De maan is de enige natuurlijke satelliet die in een baan om de aarde draait. Hij is relatief groot ten opzichte van de aarde. De diameter is met 3476 kilometer ongeveer een vierde van die van de aarde. En er valt nog meer te melden over de maan.
In het zonnestelsel zijn er vier manen groter. Dat zijn die van de planeet Jupiter: Io, Europa, Ganymedes en Callisto.
Een baan van de maan om de aarde duurt 27,3 dagen (siderische periode), maar omdat de aarde tegelijk om de zon draait, duurt het 29,5 dagen voordat de maan weer dezelfde stand bereikt ten opzichte van de zon (maanmaand of synodische periode).
De maan draait om zijn eigen as in dezelfde tijd als hij rond de aarde draait. Vanaf de aarde is dus vrijwel altijd dezelfde zijde van de maan te zien. Dit heet synchrone rotatie.
Door langzame schommelingen van de maan ten opzichte van de aarde is niet 50 maar 59 procent van het maanoppervlak zichtbaar vanaf de aarde. Deze zogeheten libraties ontstaan onder andere doordat de rotatieas van de maan een hoek van 6,69 graden maakt met het rotatievlak – het zogeheten ja knikken van de maan; en ook doordat de baan van de maan om de aarde niet rond maar elliptisch is – het zogenoemde nee schudden van de maan.

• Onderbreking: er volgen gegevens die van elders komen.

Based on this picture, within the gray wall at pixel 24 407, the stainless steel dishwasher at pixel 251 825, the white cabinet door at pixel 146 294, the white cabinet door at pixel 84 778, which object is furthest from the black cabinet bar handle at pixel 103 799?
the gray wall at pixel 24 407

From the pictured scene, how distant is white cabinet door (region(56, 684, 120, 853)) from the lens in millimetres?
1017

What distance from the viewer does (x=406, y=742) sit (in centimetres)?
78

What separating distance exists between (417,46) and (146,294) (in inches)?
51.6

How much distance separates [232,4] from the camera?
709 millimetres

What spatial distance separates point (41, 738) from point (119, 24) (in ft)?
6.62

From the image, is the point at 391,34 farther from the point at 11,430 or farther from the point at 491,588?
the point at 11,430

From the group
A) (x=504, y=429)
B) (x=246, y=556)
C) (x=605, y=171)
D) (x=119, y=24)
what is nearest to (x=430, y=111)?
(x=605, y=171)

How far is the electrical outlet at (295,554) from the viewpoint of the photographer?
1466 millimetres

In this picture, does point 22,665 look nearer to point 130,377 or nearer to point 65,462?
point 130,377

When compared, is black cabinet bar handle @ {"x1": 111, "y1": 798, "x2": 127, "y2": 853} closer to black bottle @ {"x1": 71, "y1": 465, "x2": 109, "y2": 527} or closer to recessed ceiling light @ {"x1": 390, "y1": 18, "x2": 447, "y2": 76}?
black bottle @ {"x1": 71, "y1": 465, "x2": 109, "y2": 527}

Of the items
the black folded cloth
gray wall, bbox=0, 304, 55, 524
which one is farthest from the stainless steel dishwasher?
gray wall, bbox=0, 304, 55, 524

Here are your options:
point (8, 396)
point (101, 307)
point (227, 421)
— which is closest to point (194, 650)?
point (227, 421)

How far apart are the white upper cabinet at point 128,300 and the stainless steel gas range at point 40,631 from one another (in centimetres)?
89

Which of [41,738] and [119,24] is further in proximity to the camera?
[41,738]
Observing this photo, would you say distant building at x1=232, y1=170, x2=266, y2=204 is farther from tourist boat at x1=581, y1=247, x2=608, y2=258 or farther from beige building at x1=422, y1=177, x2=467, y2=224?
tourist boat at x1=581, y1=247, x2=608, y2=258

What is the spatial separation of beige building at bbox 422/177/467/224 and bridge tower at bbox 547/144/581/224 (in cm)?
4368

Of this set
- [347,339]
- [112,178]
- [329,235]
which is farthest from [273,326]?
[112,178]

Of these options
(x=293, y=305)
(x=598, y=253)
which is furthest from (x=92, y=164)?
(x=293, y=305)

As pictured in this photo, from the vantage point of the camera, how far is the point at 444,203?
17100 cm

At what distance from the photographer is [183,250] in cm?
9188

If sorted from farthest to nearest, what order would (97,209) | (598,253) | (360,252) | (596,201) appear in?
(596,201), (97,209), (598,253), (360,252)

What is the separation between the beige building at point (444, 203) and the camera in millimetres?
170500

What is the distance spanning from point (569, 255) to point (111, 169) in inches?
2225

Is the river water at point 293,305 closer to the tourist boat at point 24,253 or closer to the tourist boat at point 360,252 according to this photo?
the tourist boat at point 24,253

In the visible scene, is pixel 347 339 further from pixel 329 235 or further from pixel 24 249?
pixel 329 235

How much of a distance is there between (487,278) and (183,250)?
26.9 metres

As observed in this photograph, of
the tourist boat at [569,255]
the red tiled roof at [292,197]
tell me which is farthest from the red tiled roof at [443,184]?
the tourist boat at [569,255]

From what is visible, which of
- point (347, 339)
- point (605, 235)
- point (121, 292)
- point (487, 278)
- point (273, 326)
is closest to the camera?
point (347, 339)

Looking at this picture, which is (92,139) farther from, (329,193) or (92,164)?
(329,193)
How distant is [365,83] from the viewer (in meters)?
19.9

De afstand van de maan tot de aarde varieert van 356.400 tot 406.700 kilometer.
De maan telt een aantal bergen. De grootste, Mons Huygens, is 4700 meter hoog. Mount Everest op aarde is met 8848 meter bijna twee keer zo groot.
Het oppervlak van de maan is bezaaid met inslagkraters van kometen en asteroïden. Door het ontbreken van een atmosfeer slaan de brokken steen met zo’n 40.000 kilometer per uur in op het maanoppervlak, en blijven de kraters intact.
De grootste krater is het zogeheten Aitkenbassin op de zuidpool van de maan. Dat heeft een doorsnede van ongeveer 2500 kilometer.
De zwaartekracht op de maan is ongeveer een zesde (16,5 procent) van de gravitatie op aarde.
De getijden op aarde worden veroorzaakt door de aantrekkingskracht van de maan.
De getijdenwerking vervormt de aarde. Door de wrijving die dit veroorzaakt, neemt de draaisnelheid van de aarde langzaam af. Elke eeuw neemt de daglengte met 1,5 milliseconde toe. Daarom bestaat er sinds 1972 een schrikkelseconde.
Een zonsverduistering treedt op wanneer de maan tussen de aarde en de zon staat.
Een maansverduistering heeft plaats wanneer de aarde zich tussen de zon en de maan bevindt.
Overdag is het met 123 graden Celsius erg warm op de maan, terwijl het ’s nachts 223 graden vriest.
De grote temperatuurverschillen tussen dag en nacht veroorzaken voortdurend maanbevingen door het uitzetten en krimpen van de korst.
De eerste succesvolle onbemande maanlanding had plaats in 1966. Dat ging om een Luna-missie van de Sovjet-Unie.
De Amerikaanse Apollo 11-missie in 1969 leverde de eerste succesvolle bemande maanlanding op. Neil Armstrong zette als eerste mens een voet op de maan; Gene Cernan als laatste in 1972 tijdens de Apollo 17-missie.